Features & performance
Huawei still has a software problem, due to the fact it doesn’t/can’t ship the Google Play Store on its devices despite using Android. There are ways around this, and while Huawei’s AppGallery has a selection of apps, big names like Chrome (Opera Mini and Edge are available, along with Office 365, Teams and Outlook), Netflix and Kindle aren’t there, requiring you to download an APK file instead, or find a way to circumvent the restriction. This also means there’s very little of the AI nonsense that’s pushing its way into other mobile operating systems. This may be a good or bad thing depending on your viewpoint.
The app situation may be suboptimal, but Huawei has equipped the MatePad 12X with a painting app, GoPaint, that superficially resembles ProCreate and which can export drawings as PSD files as well as JPG and PNG. Combine this with the third-generation M-Pencil stylus (the first pressure-sensitive tablet stylus to support over 10,000 pressure sensing levels, apparently), which you can get as a bundle with the tablet, and you have a nice drawing tablet, the feel of the screen beneath the tip very natural and less slippery than others thanks to its matte coating.
This all means that the benchmarking apps we usually use aren’t natively available on the tablet. We were able to get both Geekbench and PCMark running, but some of the tests wouldn’t complete and we’d perhaps take the results we were able to gather with a pinch of salt. The Geekbench CPU numbers are about half those of the Samsung Galaxy S10+, a much more expensive tablet, but are slightly ahead of the Kindle Fire Max 11, which is cheaper yet just as limited when it comes to software.
Enormous amounts of performance aren’t what you should expect from a moderately priced Android(ish) tablet, especially one with a screen tuned for content consumption rather than creation. It’s nippy enough in use, the 8 or 12GB of RAM allowing for plenty of app-swapping potential and even opening large documents.
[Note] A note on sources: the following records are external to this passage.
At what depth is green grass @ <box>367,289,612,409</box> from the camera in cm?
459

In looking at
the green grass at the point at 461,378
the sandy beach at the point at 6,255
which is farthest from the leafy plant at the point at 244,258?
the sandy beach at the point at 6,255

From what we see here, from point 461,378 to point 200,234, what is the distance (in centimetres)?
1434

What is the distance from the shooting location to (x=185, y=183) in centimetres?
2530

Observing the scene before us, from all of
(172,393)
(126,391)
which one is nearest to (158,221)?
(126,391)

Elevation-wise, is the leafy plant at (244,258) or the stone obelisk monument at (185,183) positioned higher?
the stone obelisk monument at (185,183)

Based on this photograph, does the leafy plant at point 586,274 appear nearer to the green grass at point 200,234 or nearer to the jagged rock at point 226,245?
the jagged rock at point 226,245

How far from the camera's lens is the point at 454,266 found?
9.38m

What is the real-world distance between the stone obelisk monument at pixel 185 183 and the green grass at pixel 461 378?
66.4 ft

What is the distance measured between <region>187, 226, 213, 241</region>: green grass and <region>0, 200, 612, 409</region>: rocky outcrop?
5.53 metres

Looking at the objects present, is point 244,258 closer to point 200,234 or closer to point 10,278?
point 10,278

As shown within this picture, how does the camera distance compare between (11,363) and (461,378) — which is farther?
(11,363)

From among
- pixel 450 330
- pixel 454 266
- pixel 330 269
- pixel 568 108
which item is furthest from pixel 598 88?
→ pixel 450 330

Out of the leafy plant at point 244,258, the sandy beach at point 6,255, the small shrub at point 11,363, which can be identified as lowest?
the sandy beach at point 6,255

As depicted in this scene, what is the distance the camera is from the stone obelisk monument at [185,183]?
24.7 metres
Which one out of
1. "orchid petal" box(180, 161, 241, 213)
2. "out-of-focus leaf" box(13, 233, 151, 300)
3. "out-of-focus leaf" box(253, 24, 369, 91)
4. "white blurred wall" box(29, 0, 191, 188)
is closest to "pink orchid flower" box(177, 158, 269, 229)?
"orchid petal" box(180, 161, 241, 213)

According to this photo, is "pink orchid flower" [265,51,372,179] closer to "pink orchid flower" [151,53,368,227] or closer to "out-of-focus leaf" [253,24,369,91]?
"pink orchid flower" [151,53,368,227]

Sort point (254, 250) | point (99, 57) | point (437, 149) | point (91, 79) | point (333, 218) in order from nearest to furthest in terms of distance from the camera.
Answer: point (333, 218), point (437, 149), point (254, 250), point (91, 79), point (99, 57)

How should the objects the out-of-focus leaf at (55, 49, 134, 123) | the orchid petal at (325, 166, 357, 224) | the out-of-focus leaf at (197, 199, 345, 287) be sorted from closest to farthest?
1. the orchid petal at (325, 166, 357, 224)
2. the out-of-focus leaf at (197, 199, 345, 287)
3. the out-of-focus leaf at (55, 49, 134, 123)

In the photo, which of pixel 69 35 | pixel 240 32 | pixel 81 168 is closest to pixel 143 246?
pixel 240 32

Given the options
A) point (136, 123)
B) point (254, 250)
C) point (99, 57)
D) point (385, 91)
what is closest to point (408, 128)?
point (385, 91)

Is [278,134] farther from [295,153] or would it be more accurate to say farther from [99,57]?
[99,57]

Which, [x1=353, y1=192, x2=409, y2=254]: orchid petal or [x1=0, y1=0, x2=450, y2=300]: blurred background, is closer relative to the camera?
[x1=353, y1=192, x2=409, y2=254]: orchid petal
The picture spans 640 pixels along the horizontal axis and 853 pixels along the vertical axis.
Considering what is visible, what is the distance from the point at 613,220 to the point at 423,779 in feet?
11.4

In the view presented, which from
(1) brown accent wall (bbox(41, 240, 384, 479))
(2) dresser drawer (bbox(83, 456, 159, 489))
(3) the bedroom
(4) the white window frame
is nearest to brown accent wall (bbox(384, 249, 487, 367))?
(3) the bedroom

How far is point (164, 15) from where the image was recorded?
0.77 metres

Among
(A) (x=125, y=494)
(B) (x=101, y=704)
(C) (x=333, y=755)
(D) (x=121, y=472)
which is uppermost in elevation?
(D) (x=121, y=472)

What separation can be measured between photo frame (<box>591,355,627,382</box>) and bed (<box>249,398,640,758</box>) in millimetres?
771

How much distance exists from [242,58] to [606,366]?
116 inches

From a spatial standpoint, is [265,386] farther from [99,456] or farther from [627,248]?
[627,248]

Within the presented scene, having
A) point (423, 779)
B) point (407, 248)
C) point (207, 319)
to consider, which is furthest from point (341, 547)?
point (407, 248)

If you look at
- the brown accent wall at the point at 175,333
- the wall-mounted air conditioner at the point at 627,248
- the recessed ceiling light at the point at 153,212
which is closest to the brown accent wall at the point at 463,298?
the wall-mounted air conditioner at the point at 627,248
The Kirin T90A is an eight-core chipset split into the usual clusters – one ‘prime’ core that’s particularly fast, three more fast cores, and four slower ones for background tasks. They’re Arm Cortex A-510 cores, which were launched in 2021 and are the same as those used in various Snapdragon and Dimensity chipsets, as well as the Google Tensor G3. The chipset here may not be the fastest out there, but it’s certainly not lagging behind by much.
Price
The Huawei MatePad 12X Papermatter Edition retails at £550 on Huawei’s online store, with a keyboard included. This is a mid-price tablet, with things like the Amazon Kindle Fire coming in much cheaper, the entry-level iPad a bit cheaper, and the Samsung Galaxy Tabs and iPad Pros of this world more expensive. Getting the bundle with the magnetic keyboard and M-Pencil is a great way to pick up a complete system, and it doesn’t feel overpriced for what you get, as long as you can live within its software limitations.
Who is it for?
With its matte screen and reasonable performance it’s likely to be something you can bend to multiple tasks, perfect if your phone screen is just too small sometimes. This means it’s a versatile machine that’s just good to have around, whether it’s for taking notes, streaming, reading, painting or playing games. It’s likely to have broad appeal, but the great big caveat that comes with buying a Huawei device – no Google Play Store unless you’re tricky – means it may lose attractiveness in some eyes.